Taraflar arasında görülen davada;
Davacılar, kayden paydaşı oldukları parsel sayılı taşınmaza davalıların ağaç dikmek ve fiilen kullanmak suretiyle müdahale ettiklerini ileri sürerek elatmanın önlenmesi, yıkım ve ecrimisil isteklerinde bulunmuşlardır
Davaya asli müdahil sıfatıyla katılan Hazine ise, taşınmazın 1062 sayılı Yasa uyarınca el konulan 1/2 payı yönünden aynı istekleri tekrarlamıştır.
Davalılar, davaya konu taşınmazı 3. şahıstan zilyetlik devir sözleşmesi ile satın aldıklarını, 40 yıla yakın zamandır kullandıklarını,iyiniyetli olduklarını belirterek davanın reddini savunmuşlardır.
Davanın kabulüne ilişkin olarak verilen karar Dairece, araştırma eksikliğinden bozulmuş, mahkemece, bozmaya uyularak yapılan yargılama sonunda davanın kısmen kabulüne karar verilmiştir.
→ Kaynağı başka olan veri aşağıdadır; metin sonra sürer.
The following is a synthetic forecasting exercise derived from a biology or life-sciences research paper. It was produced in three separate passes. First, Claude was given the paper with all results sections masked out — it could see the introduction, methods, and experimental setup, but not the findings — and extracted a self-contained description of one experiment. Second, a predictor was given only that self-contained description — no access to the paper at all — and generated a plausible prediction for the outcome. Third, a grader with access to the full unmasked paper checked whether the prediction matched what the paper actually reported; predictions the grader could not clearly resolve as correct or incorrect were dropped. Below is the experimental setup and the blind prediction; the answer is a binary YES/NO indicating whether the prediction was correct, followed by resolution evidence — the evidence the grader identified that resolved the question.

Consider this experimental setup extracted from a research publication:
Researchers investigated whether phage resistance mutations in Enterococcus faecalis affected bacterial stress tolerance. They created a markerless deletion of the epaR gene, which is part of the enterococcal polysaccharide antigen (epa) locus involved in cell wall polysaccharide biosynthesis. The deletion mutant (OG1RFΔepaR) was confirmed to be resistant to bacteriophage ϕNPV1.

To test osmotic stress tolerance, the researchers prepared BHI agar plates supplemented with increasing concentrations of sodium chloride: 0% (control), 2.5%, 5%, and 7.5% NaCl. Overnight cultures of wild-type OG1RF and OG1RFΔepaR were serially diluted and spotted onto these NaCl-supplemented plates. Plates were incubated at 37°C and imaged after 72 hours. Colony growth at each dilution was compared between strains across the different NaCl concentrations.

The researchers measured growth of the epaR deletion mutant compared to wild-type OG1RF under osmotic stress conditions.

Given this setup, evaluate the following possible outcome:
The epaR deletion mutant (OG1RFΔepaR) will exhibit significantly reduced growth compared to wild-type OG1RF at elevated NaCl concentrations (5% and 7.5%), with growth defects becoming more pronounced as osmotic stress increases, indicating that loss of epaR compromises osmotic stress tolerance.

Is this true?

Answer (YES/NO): NO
Karar, Hazine ve bir kısım davalılar tarafından süresinde temyiz edilmiş olmakla; Tetkik Hakimi raporu okundu, düşüncesi alındı. Dosya incelendi, gereği görüşülüp, düşünüldü:
Dava, kişiler arasında görülen çaplı taşınmaza el atmanın önlenmesi, yıkım ve ecrimisil isteklerine ilişkin olup; Hazine de aynı isteklerle davaya müdahale etmiştir.
Mahkemece, davacıların ve Hazinenin isteklerinin kısmen kabulüne karar verilmiş; hüküm, Hazine ile bir kısım davalılar tarafından temyiz edilmiştir.
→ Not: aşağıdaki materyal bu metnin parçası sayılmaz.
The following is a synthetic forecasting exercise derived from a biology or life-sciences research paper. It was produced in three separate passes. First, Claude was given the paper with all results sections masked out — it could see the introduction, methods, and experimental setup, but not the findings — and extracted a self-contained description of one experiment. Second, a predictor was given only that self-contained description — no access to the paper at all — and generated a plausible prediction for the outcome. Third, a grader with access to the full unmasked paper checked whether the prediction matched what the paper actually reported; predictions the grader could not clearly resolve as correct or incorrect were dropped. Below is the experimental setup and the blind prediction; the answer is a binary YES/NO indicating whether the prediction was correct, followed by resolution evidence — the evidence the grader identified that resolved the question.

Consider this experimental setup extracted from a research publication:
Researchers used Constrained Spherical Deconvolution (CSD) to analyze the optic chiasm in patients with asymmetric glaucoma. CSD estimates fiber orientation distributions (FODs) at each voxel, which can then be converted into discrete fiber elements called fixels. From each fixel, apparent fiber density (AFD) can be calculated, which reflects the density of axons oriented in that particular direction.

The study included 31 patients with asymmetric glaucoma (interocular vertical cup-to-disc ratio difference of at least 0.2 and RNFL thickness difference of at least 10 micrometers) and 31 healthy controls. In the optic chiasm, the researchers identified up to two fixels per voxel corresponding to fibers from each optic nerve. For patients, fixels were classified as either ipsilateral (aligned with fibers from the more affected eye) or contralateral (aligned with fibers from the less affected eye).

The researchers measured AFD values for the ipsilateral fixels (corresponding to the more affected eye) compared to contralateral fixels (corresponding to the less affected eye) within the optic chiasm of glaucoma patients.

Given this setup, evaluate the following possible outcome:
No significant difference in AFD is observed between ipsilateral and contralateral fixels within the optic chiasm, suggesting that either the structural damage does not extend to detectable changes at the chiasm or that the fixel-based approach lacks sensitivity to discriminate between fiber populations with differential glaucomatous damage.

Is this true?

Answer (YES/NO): NO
Toplanan delillerden ve tüm dosya içeriğinden; çekişme konusu 174 sayılı parselin davacılar ile J.. oğlu N.. G.. adına kayıtlı olduğu, N.. G.."ye ait olan 1/2 paya 1062 sayılı Yasa uyarınca Hazinece el konulduğu; öte yandan, yapılan keşif sonrası bilirkişi tarafından düzenlenen 15.06.2005 günlü krokide (A) ile gösterilen bölümün davalılardan M.., (B) ile gösterilen bölümün de tüm davalılar tarafından hukuken haklı ve geçerli bir nedene dayanılmaksızın tasarruf edildiği anlaşıldığından, el atmanın önlenmesine ve ecrimisile karar verilmesinde bir isabetsizlik yoktur. Davalıların temyiz itirazları yerinde değildir, reddine. Ancak, taşınmazın 1/2 payına Hazine tarafından 1062 sayılı Yasa uyarınca el konulduğuna ve taşınmaz davalılarca haklı bir nedene dayanmaksızın tasarruf edildiğine göre, Hazinenin ecrimisil isteği bakımından da kabul kararı verilmesi gerekeceği kuşkusuzdur.
Ne var ki, bilirkişi raporunda A ve B harfleri ile gösterilen bölümler için belirlenen ecrimisilin 1062 sayılı Yasa uyarınca el konulan 1/2 paya mı yoksa tüm paydaşların payına mı karşılık gelen miktar olduğu açıklığa kavuşturulmamıştır.
Diğer taraftan, aralarında zorunlu dava arkadaşlığı bulunmayan Hazine ve diğer davacılar vekili için ayrı ayrı avukatlık ücretinin hüküm altına alınması gerekirken, tek bir avukatlık ücretine hükmedilmesi doğru olmadığı gibi; yıkım isteği yönünden olumlu ya da olumsuz bir karar verilmemesi de isabetsizdir.
Hal böyle olunca, belirlenen ecrimisilin tüm paydaşların payına karşılık gelen miktar olup olmadığının açıklığa kavuşturulması, ondan sonra Hazinenin ecrimisil isteği bakımından hüküm kurulması; ayrıca, Hazinenin yıkım isteği hakkında da olumlu ya da olumsuz bir karar verilmesi gerekirken, yanılgılı değerlendirme ile yazılı şekilde karar verilmesi doğru değildir.
Hazinenin temyiz itirazları açıklanan nedenlerden ötürü yerindedir. Kabulü ile, hükmün 6100 sayılı Kanun"un 3. maddesi yollaması ile 1086 sayılı Kanun"un 428. maddesi uyarınca BOZULMASINA, alınan peşin harcın temyiz edene geri verilmesine, 27.2.2012 tarihinde oybirliğiyle karar verildi.